What is expected: Quote these lines exactly: the one that holds "Fototapeta premium Little" and every line after it to the end of the material below. Skip pictures.

++++ Exercise data ++++

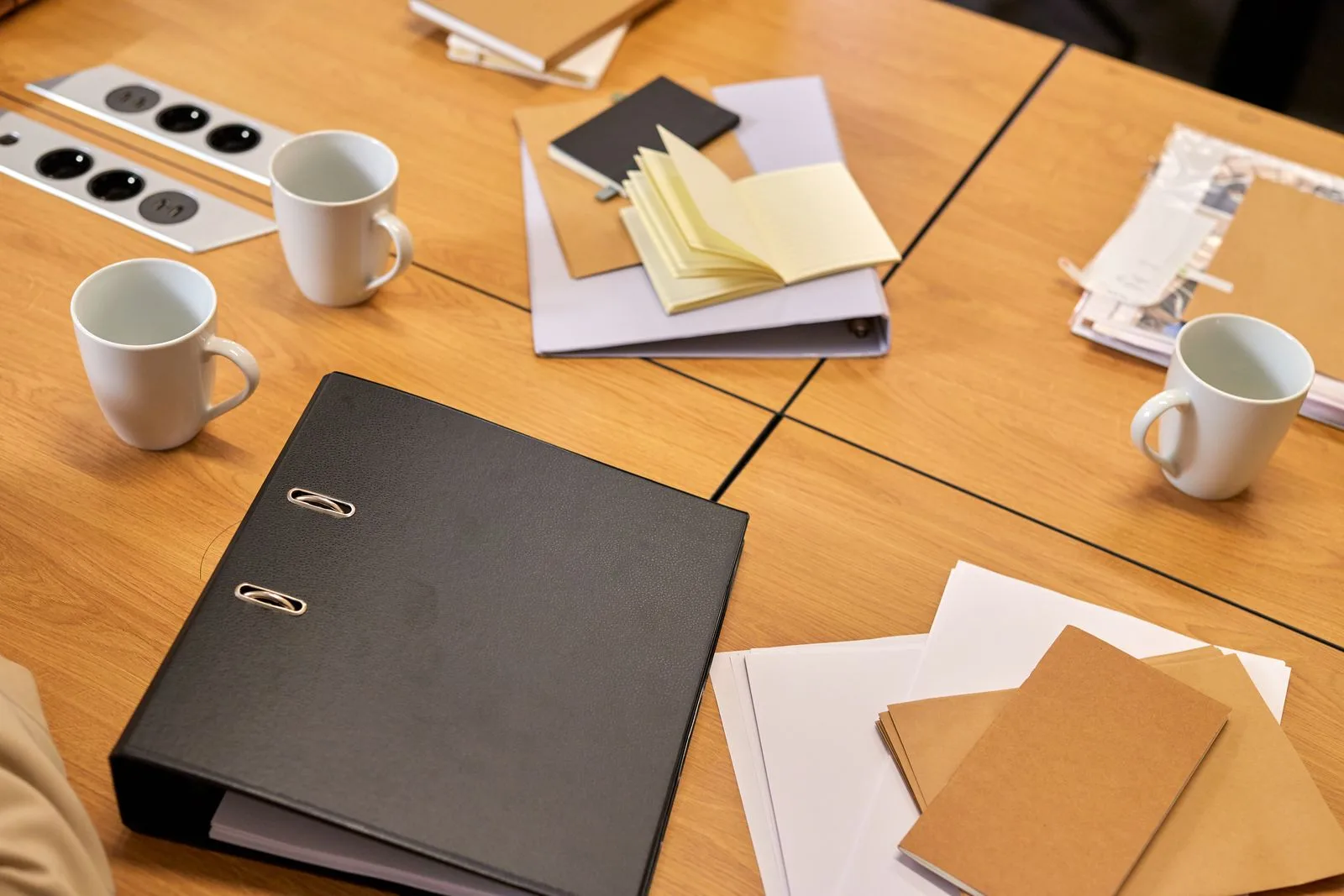 Classeur noir, carnets et tasses posés sur une table de réunion en bois
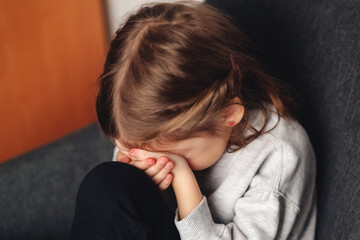 Fototapeta premium Little girl crying and hiding at her room. Child covering head with hands while suffering from domestic violence at home.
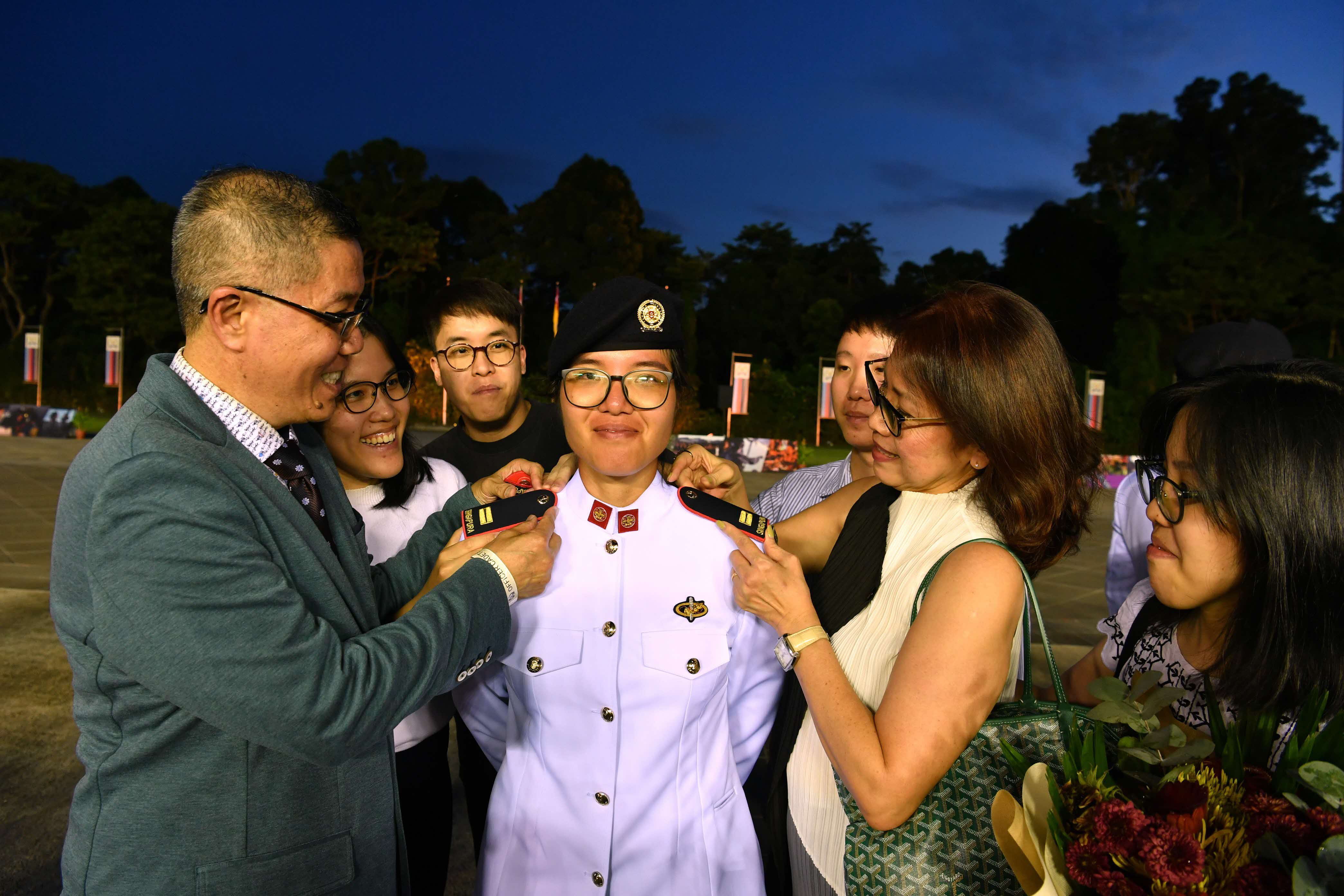 LTA Annabelle Chin's parents affixed the officer-rank epaulettes on her.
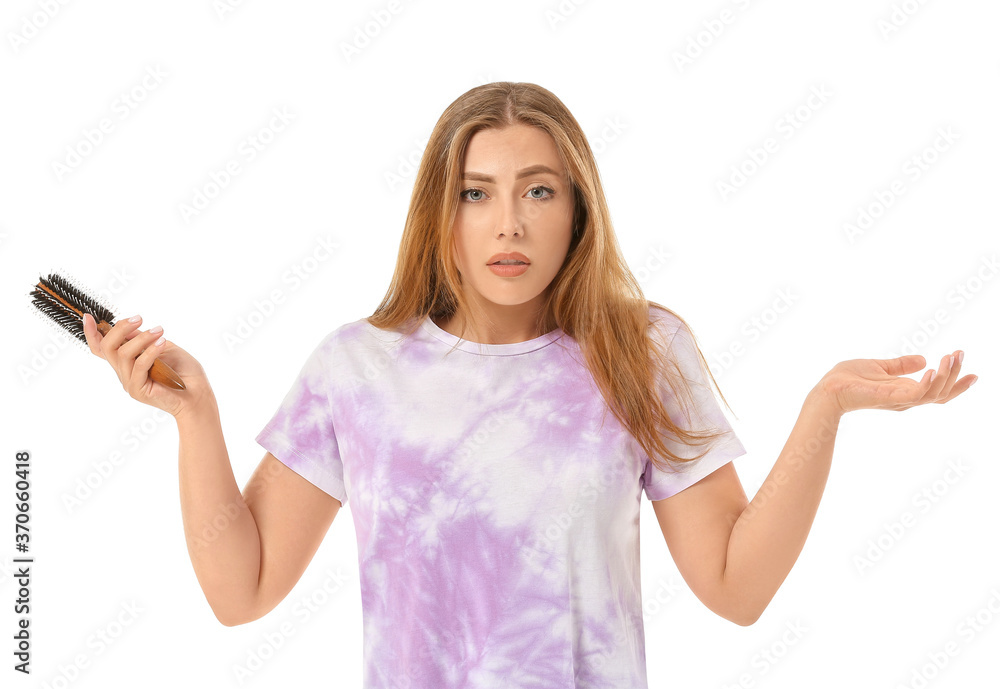 Stressed woman brushing hair on white background Stressed woman brushing hair on white background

++++

Expected answer:
 Fototapeta premium Little girl crying and hiding at her room. Child covering head with hands while suffering from domestic violence at home.
 LTA Annabelle Chin's parents affixed the officer-rank epaulettes on her.
 Stressed woman brushing hair on white background Stressed woman brushing hair on white background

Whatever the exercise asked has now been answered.